Some Armenian newspapers are not convinced by Defense Minister Serzh Sarkisian’s assurances that his expected appointment as head of Robert Kocharian’s election campaign will not draw the military into the electoral process. “Aravot,” “Haykakan Zhamanak” and “Orran” say they do not trust the powerful minister.
“Haykakan Zhamanak” says both Kocharian and Raffi Hovannisian are not eligible to run in the presidential elections, arguing that they have not been Armenian nationals long enough. The paper predicts that the Central Election Commission will register both men because otherwise it would have to somehow rationalize its refusal. “In that case, the legitimacy of Kocharian’s nomination will be called into question.”
“Hayots Ashkhar” claims that after Levon Ter-Petrosian’s refusal to run for president Hovannisian and Stepan Demirchian will vie for the status of the main opposition candidate. They will be seeking to “prove that there exists a political alternative to the existing authorities.” Ter-Petrosian’s Armenian Pan-National Movement (HHSh), according to the paper, will now pin its hopes on Demirchian. As for Hovannisian, his main mission is to create “noise around the legitimacy of the incumbent president.”
A top aide to another opposition leader, Artashes Geghamian, tells “Haykakan Zhamanak” that Geghamian’s National Unity party and its electoral allies, the Communists and the Socialist Armenia bloc, have already agreed on the distribution of government posts in the event of their victory.

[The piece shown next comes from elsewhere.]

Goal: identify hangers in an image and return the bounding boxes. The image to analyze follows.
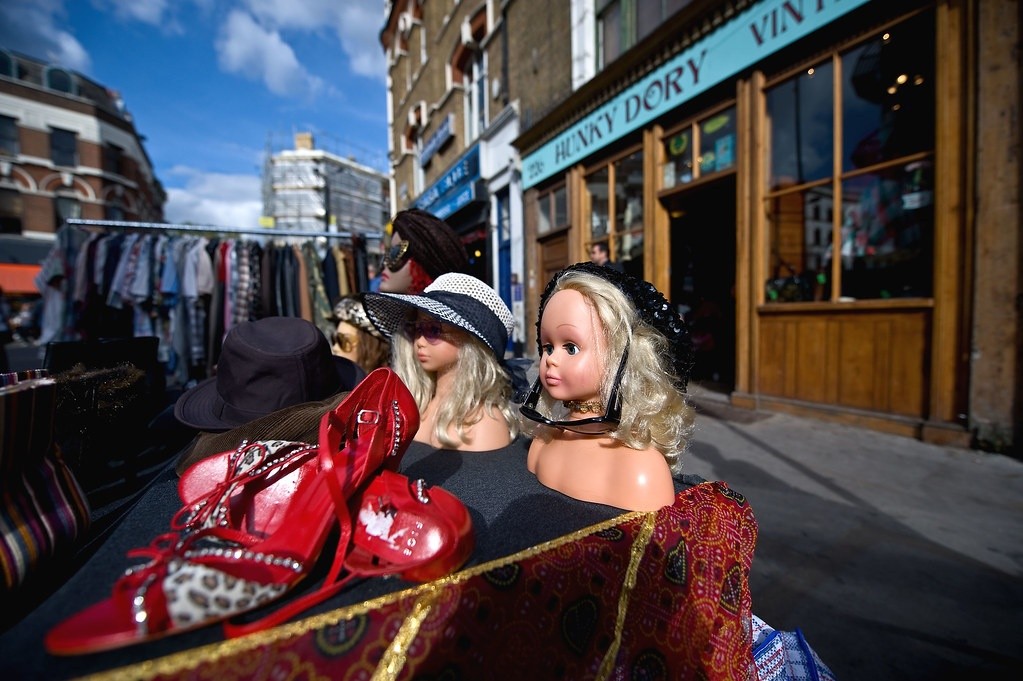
[69,217,386,253]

Aleksan Karapetian says Geghamian does not want to control the so-called power ministries. He instead wants to concentrate on “macroeconomic issues.”
An extensive analysis in “Hayastani Hanrapetutyun” sums up Geghamian’s political career with the following sarcastic headline: “From Communist atheism to biblical populism.” The paper thereby accentuates on Geghamian’s Communist past and ridicules his current frequent references to the main tenets of Christianity. It also describes him as “an unreliable partner even in his own camp.” “The political career of this politician began from his nomination [in 1998] as a presidential candidate and will presumably end in the same manner.”
“Aravot” laments the absence of any “fresh” ideas to resolve the Nagorno-Karabakh conflict in the discourse of the opposition candidates. And yet Karabakh is the fundamental problem facing Armenia. The oppositionists’ economic recipes are also vague and “populist.” “There are no politicians who can offer a real alternative to the current political line. Therefore, Robert Kocharian has good chances of winning a clean election, but only in the second round.” Kocharian, the paper says, must restrain the zeal of his numerous supporters who want to keep him in power at any cost.
Newspapers also report on Wednesday’s shootout in Yerevan’s Davitashen district which left one person, a nephew of parliament deputy Ruben Gevorgian, dead. “Haykakan Zhamanak” claims that it was part of a commercial dispute between Gevorgian and businessman Samvel Aleksanian. The paper links the incident to the November 5 attack on Davitashen’s chief executive which was blamed on Aleksanian’s supporters. Law-enforcement authorities took no action at the time.